Buko Almond Salad with Vanilla Ice Cream

Buko Almond Salad with Vanilla Ice Cream
Buko Almond Salad with Vanilla Ice Cream. While browsing around at the supermarket for the gulaman powder for my Buko Pandan Salad with Pandan Ice Cream, I again saw these packets of almond flavoured gulaman powder which incidentally I have used in my Almond Jelly, Lychee and Pineapple Salad

Buko Almond Salad with Vanilla Ice Cream Recipe

I was supposed to make Buko Pandan Salad with Pandan Ice Cream out of the buko strips from 12 young coconuts I bought from a peddler in Silang, Cavite along Aguinaldo Hi-way on our way home from Tagaytay. That’s how the idea of my Buko Almond Salad with Vanilla Ice Cream started. I have thought the almond could go with the buko and without hesitation picke up a couple of the almond flavoured gulaman powder.

Buko Almond Salad with Vanilla Ice Cream Dish

Buko Almond Salad with Vanilla Ice Cream did come out awesome, it is out of this world well not till now. The favours of buko, almond and vanilla all infused together in a creamy, crunchy and soft texture married all together that is really out of this world.

Making my Buko Almond Salad with Vanilla Ice Cream is equally dead easy similar to my Buko Pandan Salad with Pandan Ice Cream, in fact they are nearly similar it just that I used  almond flavoured gulaman and  vanilla ice cream instead.

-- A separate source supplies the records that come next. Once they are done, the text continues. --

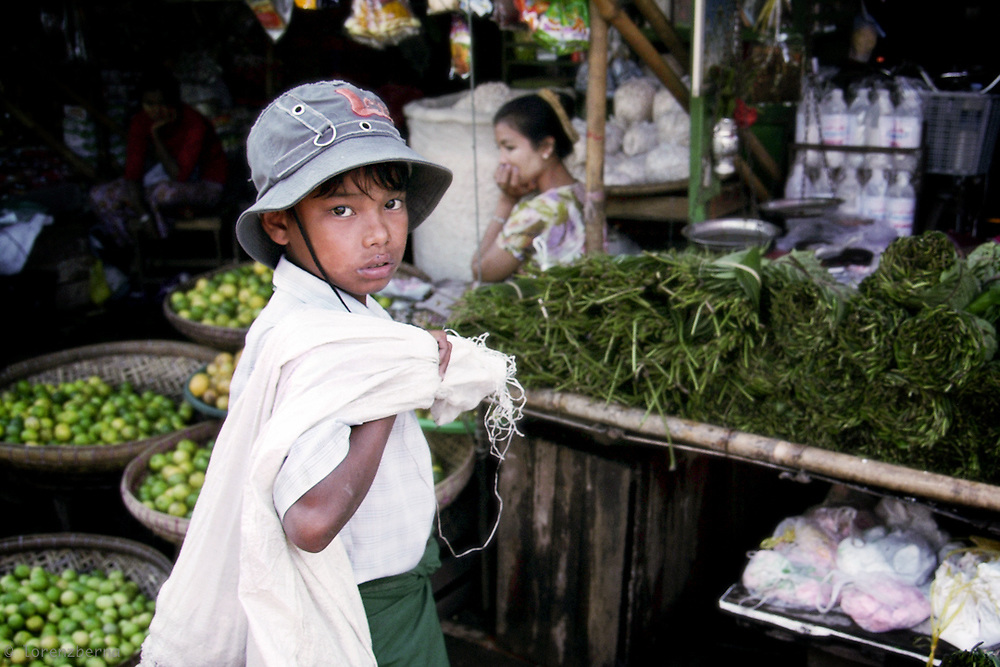 A young Burmese worker in the Market of Bago, Myanmar. More than 1.5 million children between 10 and 17 years of age are working in the country.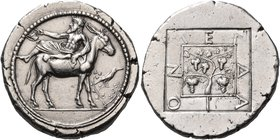 MACEDON. Mende. Circa 460-423 BC. Tetradrachm (Silver, 29 mm, 17.33 g, 6 h), c. 440-430 BC. Dionysos, bearded and wearing an ivy wreath and a himation...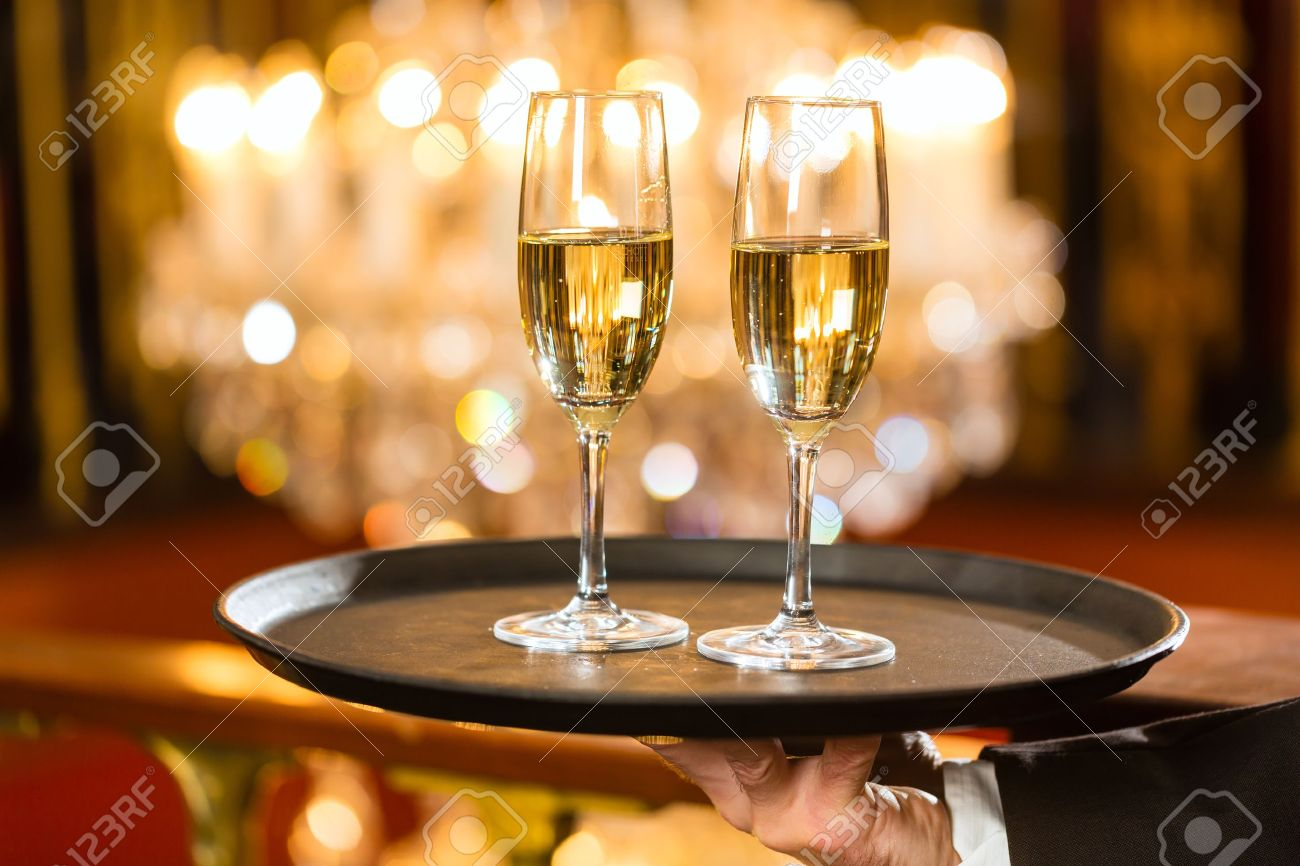 Waiter served champagne glasses on a tray in a fine dining restaurant, a large chandelier is in Background Stock Photo - 19000763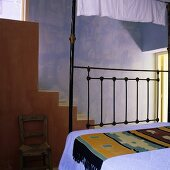 A Mediterranean bedroom with a blue wall and flight of steps
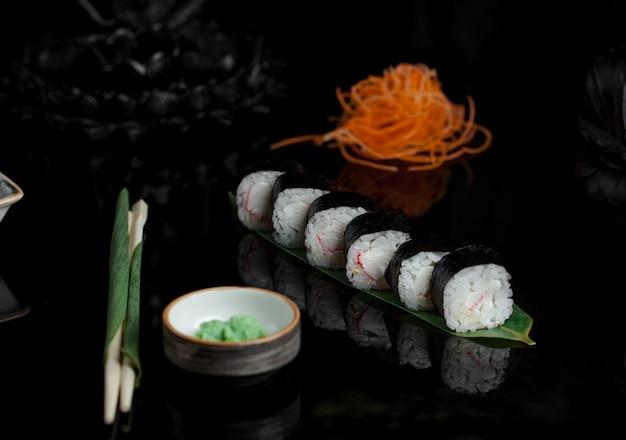 Rolos de sushi e abacate picado em uma mesa preta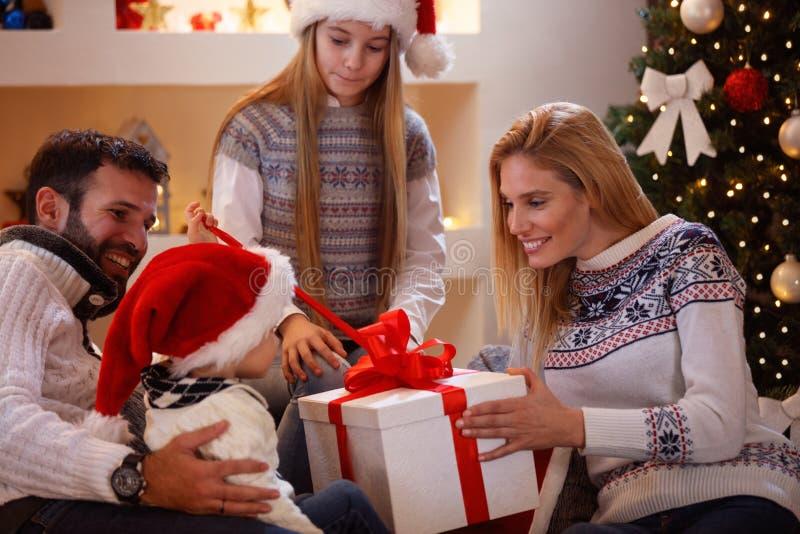Οικογένεια που απολαμβάνει μοιραμένος τα χριστουγεννιάτικα δώρα στο σπίτι στοκ εικόνα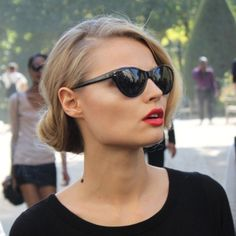 Epitome of beauty, matte coral lips, simple bun and cat eye sunglasses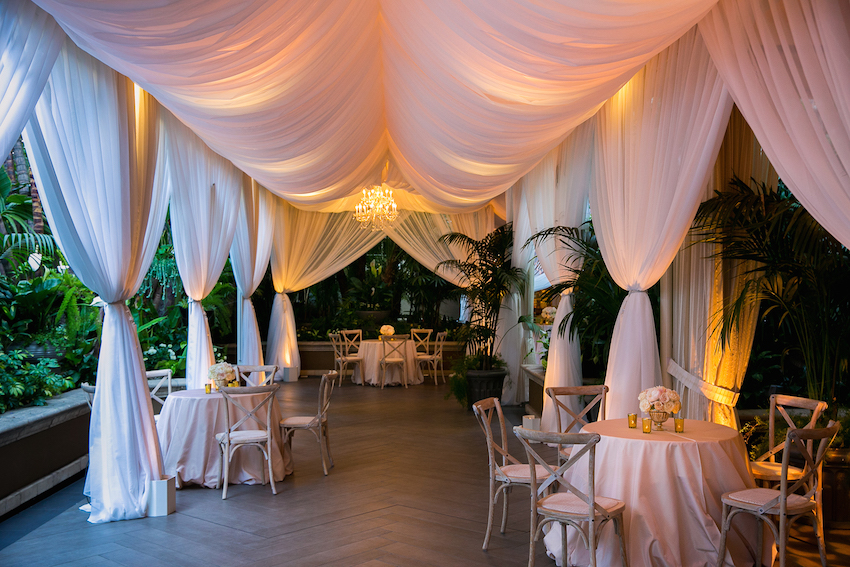 Pink drapes at outdoor patio cocktail hour & Wedding Drapes: How to Add Romance to Your Event - Inside Weddings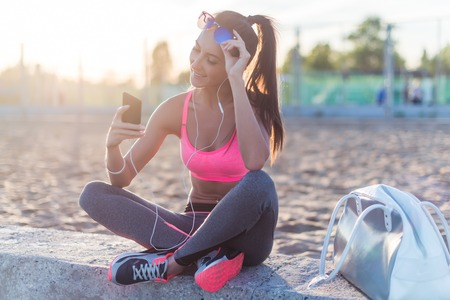 work out: Beautiful fitness athlete woman wearing sunglasses resting listening music after work out exercising on summer evening in beach at sunset with smartphone outdoor portrait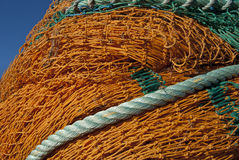 Fishing net. Typical orange fishing net stock photos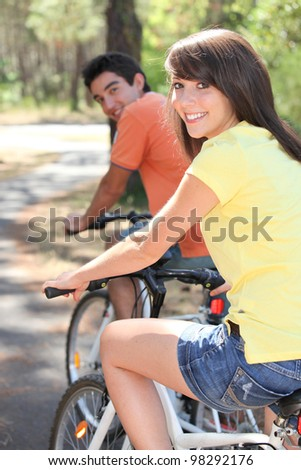 Young couple enjoying bike ride together - stock photo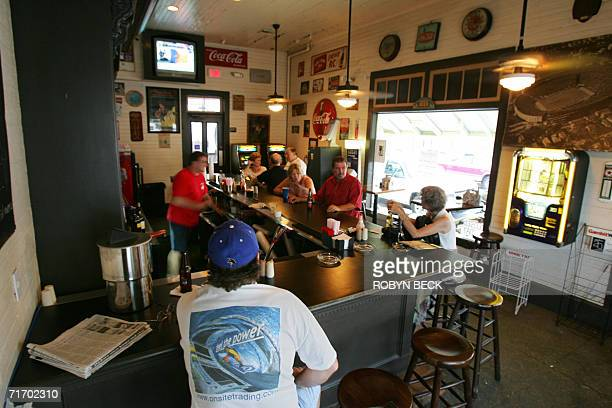 Locals catch up on the latests news at the Parkway Bakery and Tavern in New Orleans for live music and company 08 July 2006 In the areas flooded by...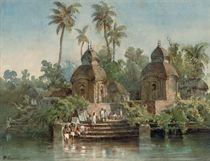 An Indian village on the banks of a river with figures washing at the ghats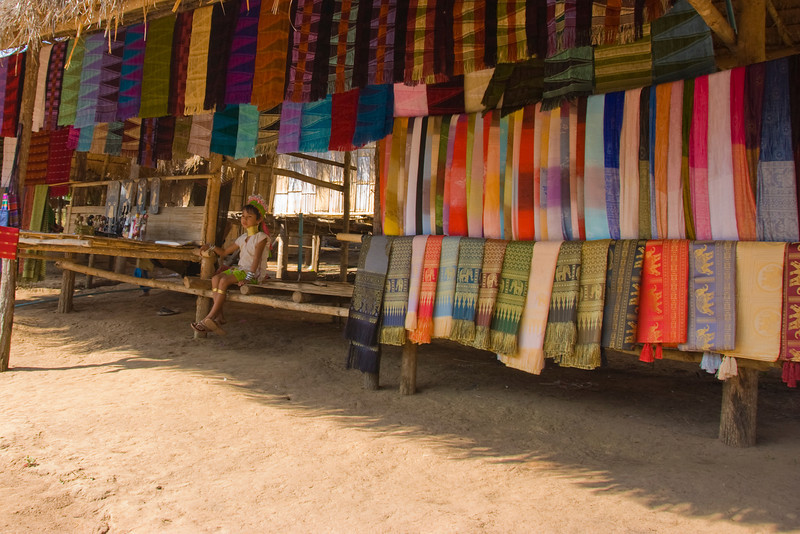 Kayan girl sitting next to hung fabric - Chiang Mai, Thailand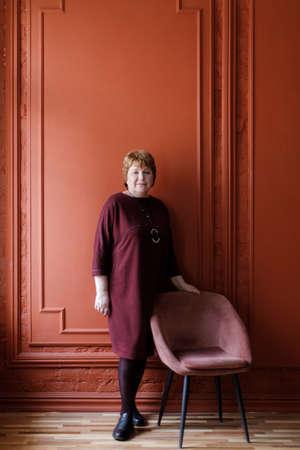 Elderly woman in a wine dress on a background of an orange wall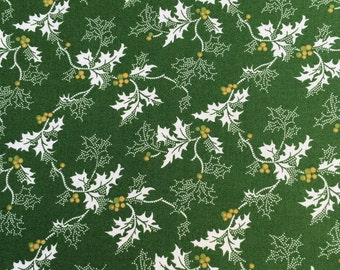 "Windham ""Yuletide"" Holly leaves on green fabric."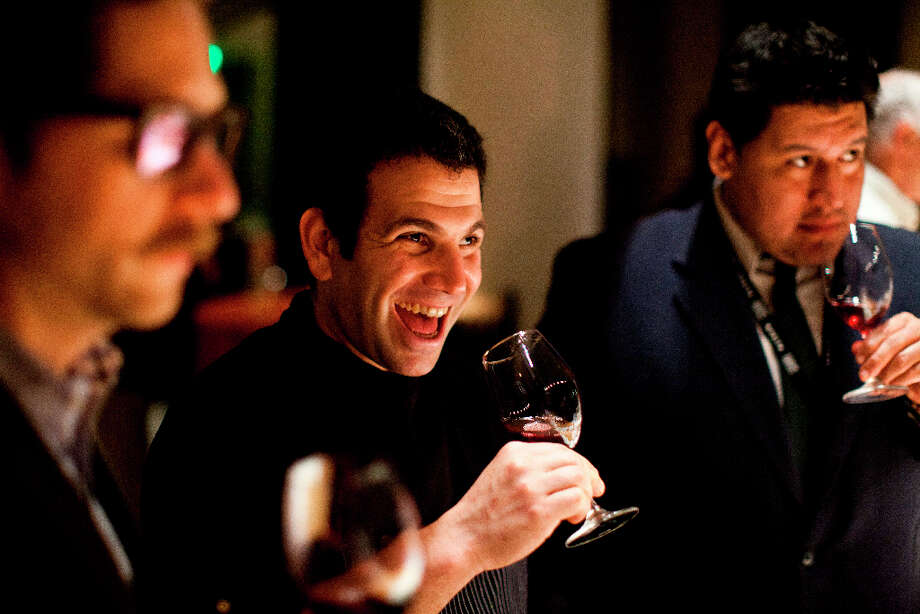 Ezra Duker, executive sous chef at Morimoto Napa, tastes wines from Ceja. Photo: Jason Henry, Special To The Chronicle / ONLINE_YES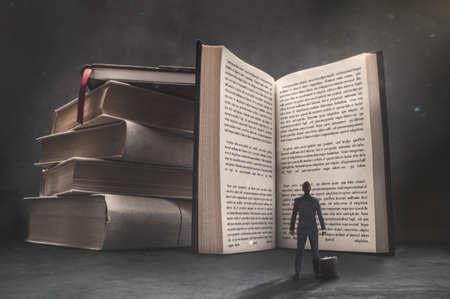 Surrealistic image of businessman looking at big open book in dark room. 写真素材
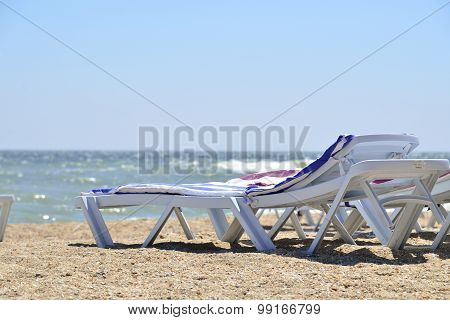 Sunbed Near Sea On Sand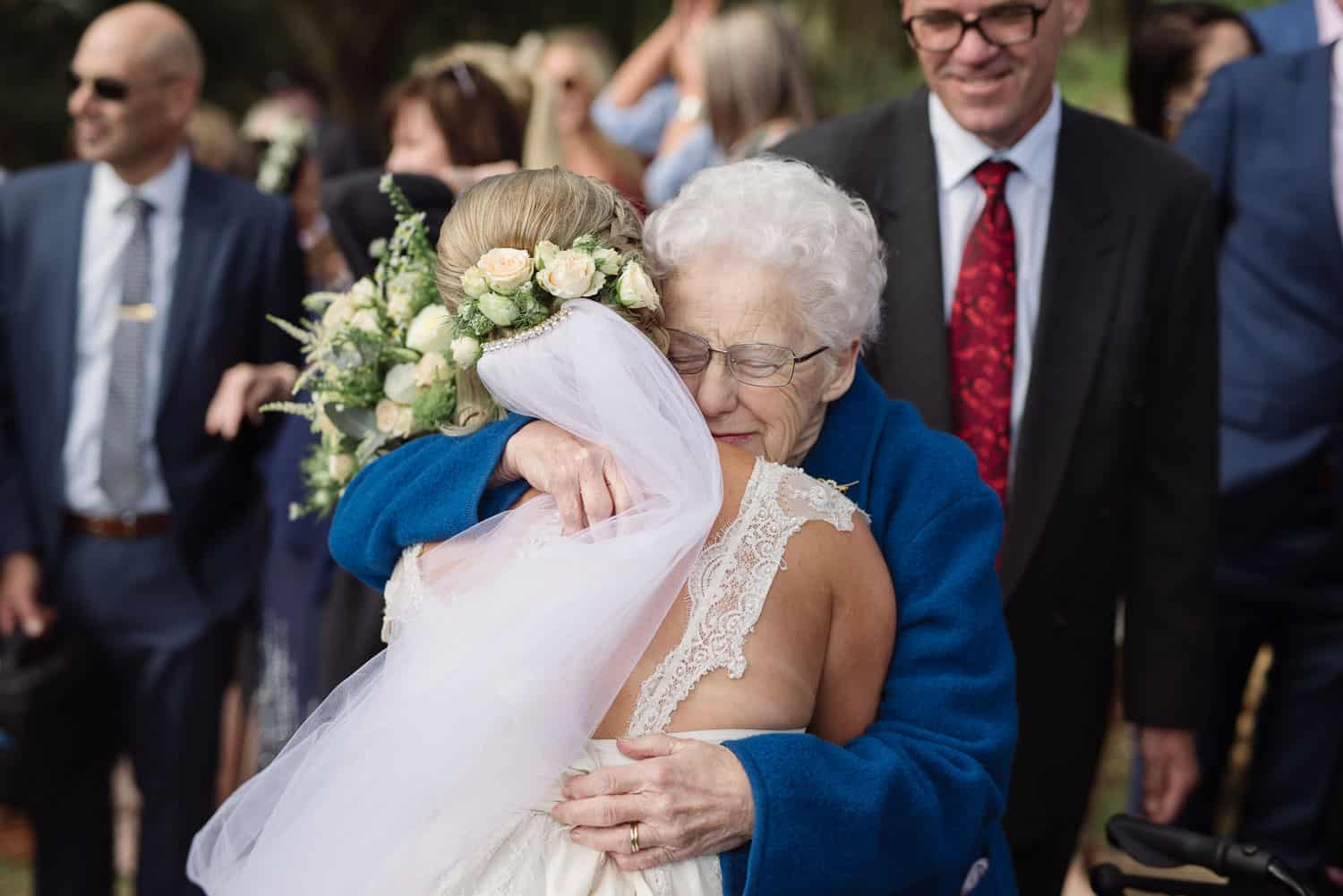 Bride hugging her emotional grandmother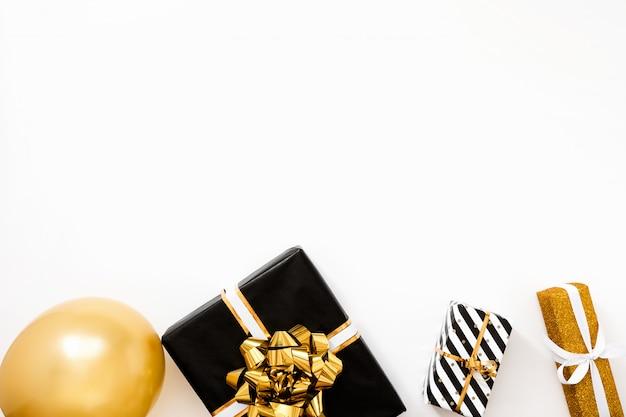 Kompozycja świąteczna. bożenarodzeniowi prezenty, czarny i złoty opakunkowy papier na białym tle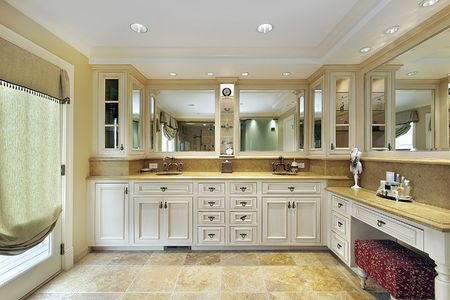 Master bath in yellow with stone flooring photo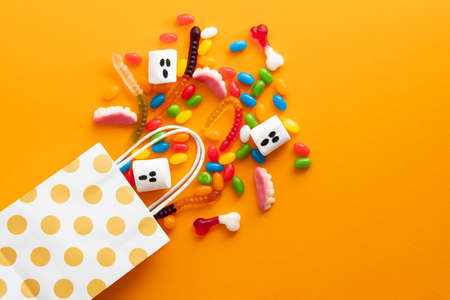Happy Halloween holiday sale. Shopping bag with sweets on orange background. Flat lay, top view, overhead.
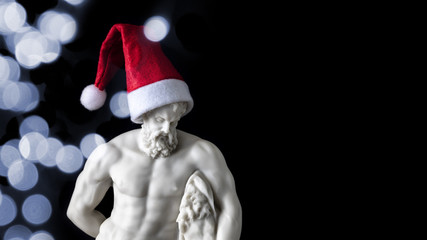 muscular male figure with a Santa Claus hat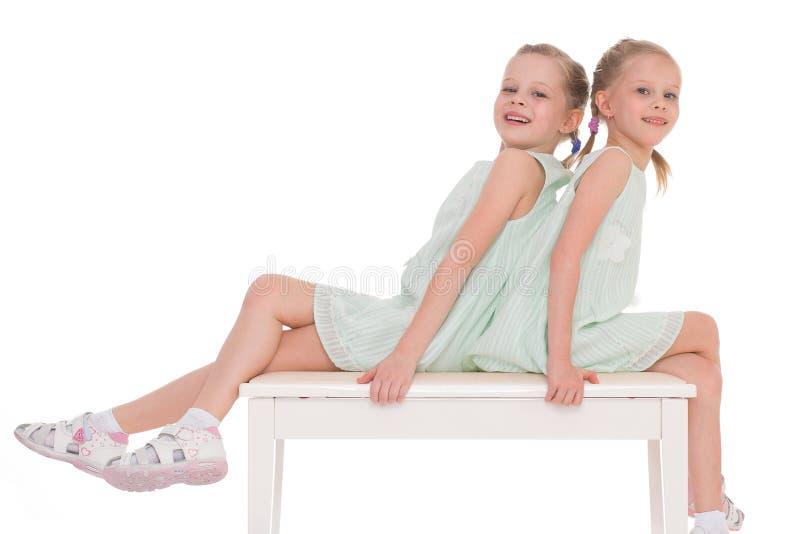 Sorelle sveglie divertendosi seduta su una sedia. immagine stock libera da diritti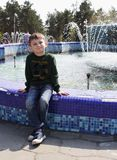 Ένα μικρό αγόρι σε ένα πράσινο πουλόβερ κάθεται κοντά σε μια μεγάλη πηγή στο πάρκο και εξετάζει τη κάμερα στοκ φωτογραφία με δικαίωμα ελεύθερης χρήσης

Okey here is the recipe of my now improved Buko Almond Salad with Vanilla Ice Cream, try it, it’s dead simple to make.

Ingredients:

Almond Gulaman

Condensed Fruit Flavored Creamer

buko strips from 6 young coconut
almond flavoured  gulaman powder to make 1 liter gulaman
300ml Fruit Salad Sweetened Condensed Creamer
150ml Sweetened Condensed Filled Milk
few drops of almond essence/flavour concentrate
vanilla ice cream

Method:

In a medium sized sauce pan dissolve the almond gulaman powder in 1 liter of water, ratio as per package instruction. Bring to a boil and simmer for about half minute. Now pour the gulaman solution in a wide shallow container, let cool and allow to set. Cut gulaman into 1/2” cubes, set aside. I a large bowl combine the buko strips, gulaman, fruit salad condensed creamer, condensed milk and about 3 to 5 drops of almond essence. Let chill in a refrigerator until ready to serve. Serve with vanilla ice cream topping.